# Tables again



## Hoedown (Apr 27, 2012)

We have an Autosleeper Executive 1998 with a large and small table (with pedestal leg)

We are looking for a second small table to use inside or outside (using the Fiamma tripod) The tripod is expensive but seems to work with any table. Any suggestions where we can get another small table? Secondhand would be OK.

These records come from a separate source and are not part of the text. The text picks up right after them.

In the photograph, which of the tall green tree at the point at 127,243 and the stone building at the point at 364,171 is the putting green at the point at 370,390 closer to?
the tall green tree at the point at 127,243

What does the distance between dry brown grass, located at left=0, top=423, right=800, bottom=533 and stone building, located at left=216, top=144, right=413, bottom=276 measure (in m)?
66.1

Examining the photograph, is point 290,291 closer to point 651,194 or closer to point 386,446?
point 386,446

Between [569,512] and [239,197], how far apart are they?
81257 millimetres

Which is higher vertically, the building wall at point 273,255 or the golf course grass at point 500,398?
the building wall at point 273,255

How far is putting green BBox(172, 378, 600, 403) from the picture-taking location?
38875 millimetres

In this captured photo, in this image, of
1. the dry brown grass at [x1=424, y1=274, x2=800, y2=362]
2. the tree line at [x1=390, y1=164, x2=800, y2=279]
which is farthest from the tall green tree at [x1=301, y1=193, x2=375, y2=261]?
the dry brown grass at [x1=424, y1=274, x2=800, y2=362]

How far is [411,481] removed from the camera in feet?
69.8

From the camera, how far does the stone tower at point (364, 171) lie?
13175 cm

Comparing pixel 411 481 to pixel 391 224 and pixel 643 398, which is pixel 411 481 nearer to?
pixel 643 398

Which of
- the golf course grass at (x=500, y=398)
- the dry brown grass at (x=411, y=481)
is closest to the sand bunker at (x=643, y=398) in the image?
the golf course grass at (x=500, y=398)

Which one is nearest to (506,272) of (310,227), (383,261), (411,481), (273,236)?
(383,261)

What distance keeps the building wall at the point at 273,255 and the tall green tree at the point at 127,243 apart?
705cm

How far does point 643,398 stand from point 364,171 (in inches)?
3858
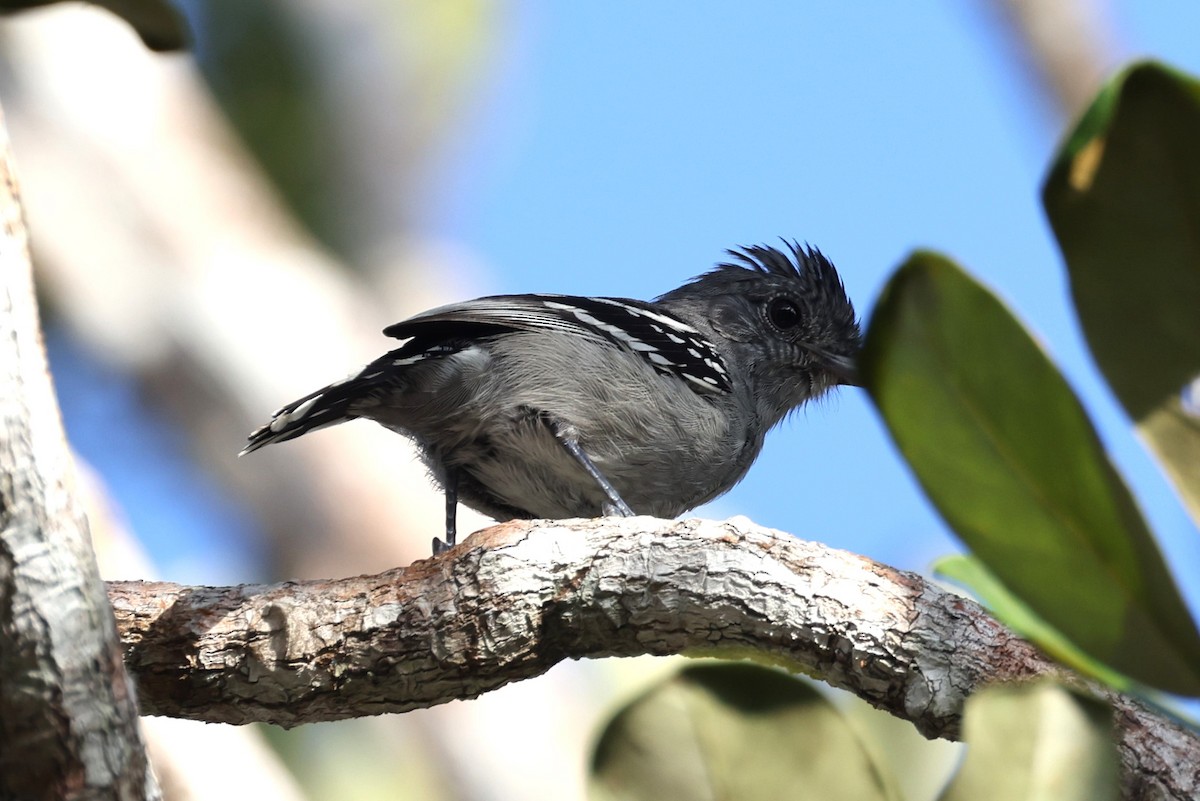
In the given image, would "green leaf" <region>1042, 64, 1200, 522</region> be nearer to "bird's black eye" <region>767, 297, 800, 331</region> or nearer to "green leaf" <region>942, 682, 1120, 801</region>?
"green leaf" <region>942, 682, 1120, 801</region>

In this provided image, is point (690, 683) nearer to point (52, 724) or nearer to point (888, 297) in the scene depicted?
point (888, 297)

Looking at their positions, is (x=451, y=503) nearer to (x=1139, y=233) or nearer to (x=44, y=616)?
(x=44, y=616)

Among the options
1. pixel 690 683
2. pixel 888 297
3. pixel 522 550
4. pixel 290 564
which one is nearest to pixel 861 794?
pixel 690 683

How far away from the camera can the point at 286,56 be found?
1102 cm

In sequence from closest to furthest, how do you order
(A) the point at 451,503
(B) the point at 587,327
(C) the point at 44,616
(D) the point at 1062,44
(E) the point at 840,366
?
(C) the point at 44,616 → (A) the point at 451,503 → (B) the point at 587,327 → (E) the point at 840,366 → (D) the point at 1062,44

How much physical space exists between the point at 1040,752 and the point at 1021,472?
0.36m

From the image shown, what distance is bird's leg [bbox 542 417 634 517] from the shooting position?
489 cm

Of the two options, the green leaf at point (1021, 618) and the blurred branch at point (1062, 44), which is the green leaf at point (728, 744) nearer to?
the green leaf at point (1021, 618)

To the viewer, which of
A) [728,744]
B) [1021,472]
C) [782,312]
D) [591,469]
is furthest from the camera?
[782,312]

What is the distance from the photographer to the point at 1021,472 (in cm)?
170

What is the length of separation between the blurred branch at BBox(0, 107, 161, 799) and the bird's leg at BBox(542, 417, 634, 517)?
9.29ft

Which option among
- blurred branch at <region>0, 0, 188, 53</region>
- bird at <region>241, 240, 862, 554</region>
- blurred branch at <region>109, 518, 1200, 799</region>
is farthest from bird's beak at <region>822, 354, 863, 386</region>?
blurred branch at <region>0, 0, 188, 53</region>

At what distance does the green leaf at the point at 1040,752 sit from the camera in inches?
64.4

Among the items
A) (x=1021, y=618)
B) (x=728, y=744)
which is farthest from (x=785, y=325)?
(x=728, y=744)
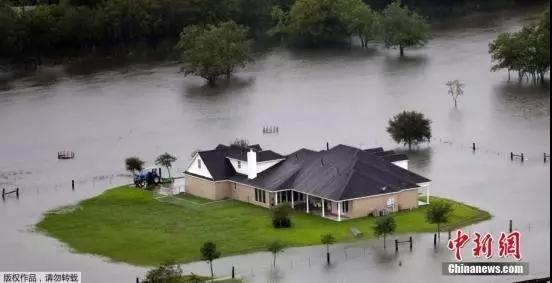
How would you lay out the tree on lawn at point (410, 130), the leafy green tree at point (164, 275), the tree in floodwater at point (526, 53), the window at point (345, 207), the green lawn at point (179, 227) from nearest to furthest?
the leafy green tree at point (164, 275) → the green lawn at point (179, 227) → the window at point (345, 207) → the tree on lawn at point (410, 130) → the tree in floodwater at point (526, 53)

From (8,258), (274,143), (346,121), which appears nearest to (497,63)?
(346,121)

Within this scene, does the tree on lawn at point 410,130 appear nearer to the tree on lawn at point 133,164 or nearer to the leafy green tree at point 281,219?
the tree on lawn at point 133,164

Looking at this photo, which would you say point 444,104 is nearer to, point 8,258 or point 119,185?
point 119,185

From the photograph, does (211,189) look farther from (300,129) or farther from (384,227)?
(300,129)

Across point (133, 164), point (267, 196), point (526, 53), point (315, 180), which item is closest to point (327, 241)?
point (315, 180)

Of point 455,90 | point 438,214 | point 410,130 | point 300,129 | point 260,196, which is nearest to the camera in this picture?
point 438,214

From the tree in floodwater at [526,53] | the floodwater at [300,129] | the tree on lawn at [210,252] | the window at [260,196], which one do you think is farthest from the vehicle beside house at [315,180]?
the tree in floodwater at [526,53]
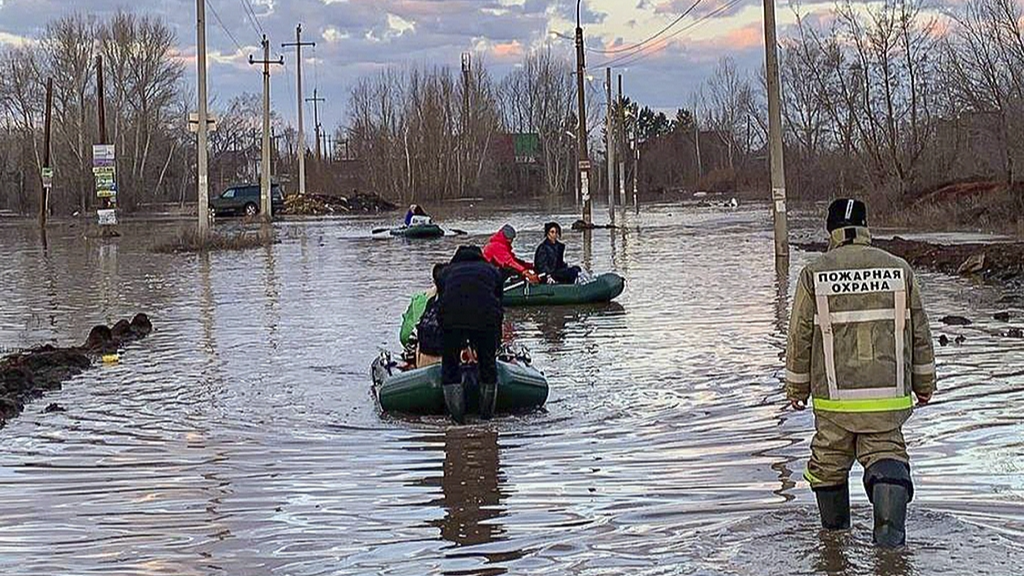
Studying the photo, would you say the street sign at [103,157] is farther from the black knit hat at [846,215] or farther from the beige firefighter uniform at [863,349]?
the beige firefighter uniform at [863,349]

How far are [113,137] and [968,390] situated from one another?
8448cm

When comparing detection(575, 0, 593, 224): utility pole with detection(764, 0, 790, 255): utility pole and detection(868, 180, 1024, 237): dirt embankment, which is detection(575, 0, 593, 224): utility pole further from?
detection(764, 0, 790, 255): utility pole

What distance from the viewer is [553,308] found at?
2188cm

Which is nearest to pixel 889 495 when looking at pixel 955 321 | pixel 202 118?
pixel 955 321

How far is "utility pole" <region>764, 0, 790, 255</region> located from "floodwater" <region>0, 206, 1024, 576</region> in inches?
358

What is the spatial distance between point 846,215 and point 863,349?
71cm

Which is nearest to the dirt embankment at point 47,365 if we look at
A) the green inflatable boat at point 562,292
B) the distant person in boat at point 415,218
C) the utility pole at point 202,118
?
the green inflatable boat at point 562,292

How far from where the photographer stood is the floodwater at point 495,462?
24.9 feet

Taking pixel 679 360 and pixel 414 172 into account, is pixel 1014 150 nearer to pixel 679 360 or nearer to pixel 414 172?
pixel 679 360

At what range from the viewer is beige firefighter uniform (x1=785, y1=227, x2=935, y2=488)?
22.9ft

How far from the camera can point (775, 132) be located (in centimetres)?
3034

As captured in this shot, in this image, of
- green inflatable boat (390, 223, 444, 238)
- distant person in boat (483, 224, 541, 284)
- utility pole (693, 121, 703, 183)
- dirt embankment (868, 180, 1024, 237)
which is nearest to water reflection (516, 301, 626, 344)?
distant person in boat (483, 224, 541, 284)

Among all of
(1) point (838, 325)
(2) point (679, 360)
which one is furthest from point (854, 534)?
(2) point (679, 360)

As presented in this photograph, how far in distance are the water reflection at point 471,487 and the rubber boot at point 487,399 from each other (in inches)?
12.7
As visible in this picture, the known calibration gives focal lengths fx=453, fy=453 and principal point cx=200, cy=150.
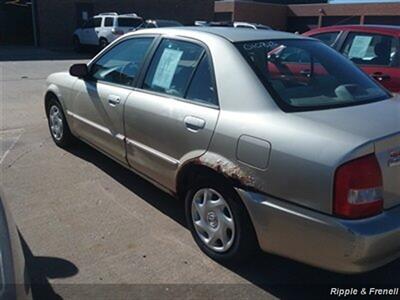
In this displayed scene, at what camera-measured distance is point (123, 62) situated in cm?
448

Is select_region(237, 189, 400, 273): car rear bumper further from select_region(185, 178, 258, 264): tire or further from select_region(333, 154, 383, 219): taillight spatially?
select_region(185, 178, 258, 264): tire

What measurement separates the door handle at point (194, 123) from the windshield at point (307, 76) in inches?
20.5

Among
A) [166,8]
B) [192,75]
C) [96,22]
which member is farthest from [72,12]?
[192,75]

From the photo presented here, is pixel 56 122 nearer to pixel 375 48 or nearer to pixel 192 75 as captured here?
pixel 192 75

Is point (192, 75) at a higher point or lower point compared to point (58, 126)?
higher

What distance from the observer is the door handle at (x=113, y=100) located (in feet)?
13.8

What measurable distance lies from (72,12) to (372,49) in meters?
23.6

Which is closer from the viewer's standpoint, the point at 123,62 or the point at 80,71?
the point at 123,62

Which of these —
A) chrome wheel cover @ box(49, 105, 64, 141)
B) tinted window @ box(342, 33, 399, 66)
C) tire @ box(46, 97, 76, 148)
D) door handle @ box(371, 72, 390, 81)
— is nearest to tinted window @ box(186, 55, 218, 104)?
tire @ box(46, 97, 76, 148)

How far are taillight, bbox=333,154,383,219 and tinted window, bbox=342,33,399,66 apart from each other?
411cm

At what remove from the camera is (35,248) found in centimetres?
348

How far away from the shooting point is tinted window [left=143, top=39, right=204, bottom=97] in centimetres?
357

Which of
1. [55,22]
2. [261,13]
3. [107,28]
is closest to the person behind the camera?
[107,28]

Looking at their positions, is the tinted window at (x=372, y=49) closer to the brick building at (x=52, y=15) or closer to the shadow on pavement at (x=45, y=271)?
the shadow on pavement at (x=45, y=271)
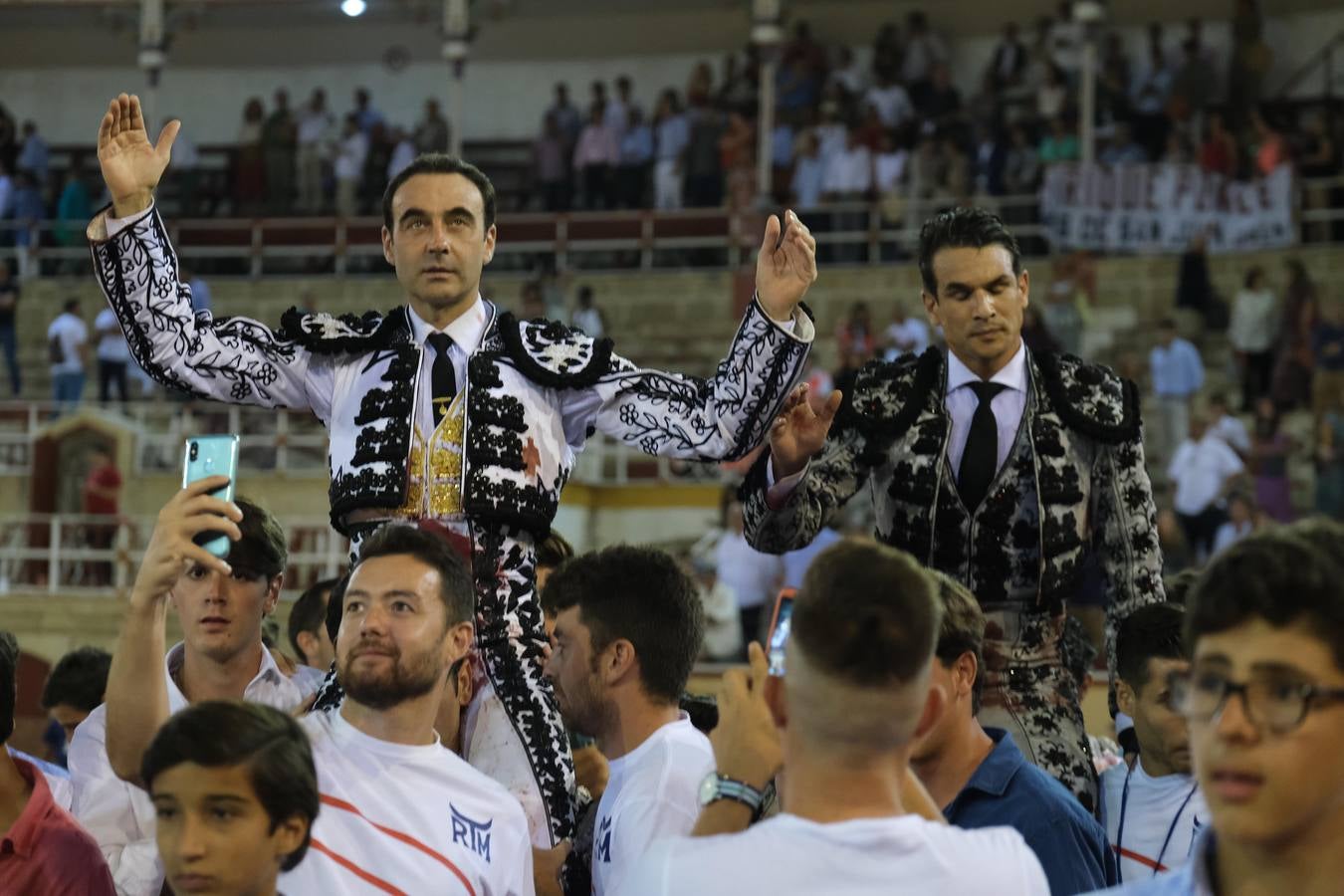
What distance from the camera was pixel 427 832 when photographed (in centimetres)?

Normally there is only 2 of us so we leave the large table at home, just need another small one for odd occasions.

Thanks


----------



## cabby (May 14, 2005)

You could try O'Learys. Someone on here will post the telephone number shortly I expect, or you could try the search section.

cabby


----------



## randonneur (Jan 25, 2007)

*Small Table*

At one time we just used a kitchen cupboard door that had no fittings on it and bought the metal insert that fastens to the underside, with the door being melamine it worked really well and the only cost was the underside fitting. We only changed it when we went on a factory visit in France and they made us a table top to match the existing worktops.


----------



## bognormike (May 10, 2005)

I bought a table top (various sizes available) and a couple of the Fiamma dome fittings, and a pole, use it with the tripod. it can be a bit rickety at times. 
I can't remember where I got the table top, (details are on here somewhere) try a search for parts & accessories.


----------



## javea (Jun 8, 2007)

I had a table top made to my specifications from http://www.rainbowconversions.co.uk/. Use it both in the motorhome on a Fiamma pole system and also outside on occasion using their tripod, works well.

Mike


----------



## bognormike (May 10, 2005)

that's them! Thanks Mike, I remember now :roll:


----------



## deefordog (Dec 31, 2013)

We picked up one of these on Ebay for £18 when the seller had a "best offer" on the listing http://www.ebay.co.uk/itm/One-Bistr...54775?pt=UK_Garden_Tables&hash=item4d1f382437

Delivered from Germany in three days  .


----------